Whatever your calling is, whatever your position is, stay in it until God moves you out of it. And a little further on in the same chapter, verse 24:

Brothers, each man, as responsible to God, should remain in the situation God called him to.

How do you know that you’re in the situation? I believe one main way is that as long as you’re walking in the will of God, you’ll have a deep settled peace. Let me read the Amplified Bible version of Colossians 3:15:

“And let the peace [soul harmony which comes] from the Christ rule [act as umpire continually] in your hearts, deciding and settling with finality all questions that arise in your minds [in that peaceful state] to which [as members of Christ’s] one body you were also called [to live].”

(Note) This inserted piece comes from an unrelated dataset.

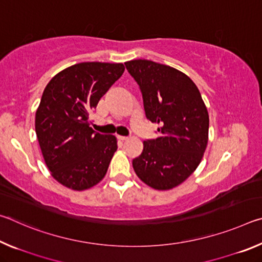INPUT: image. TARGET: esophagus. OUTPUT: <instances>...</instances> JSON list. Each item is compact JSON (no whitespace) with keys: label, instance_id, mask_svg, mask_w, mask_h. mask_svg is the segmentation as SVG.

So, if you let God’s peace arbitrate in your heart, it’ll show you in what state you’ve been called to live. If you lose your peace, it’s a warning that you’re probably beginning to move out of the place that God has put you in. Let God’s peace arbitrate, make the decision, finally settle the questions that arise in your heart.

Finally, let me add this: If you do decide that you are called to remain single, this will probably affect other aspects of your life. In particular, you’ll especially need the close fellowship of committed believers of your own sex. Remember Genesis 2:18 is still true. “It is not good for the man to be alone.”

May God help you to make the right decision.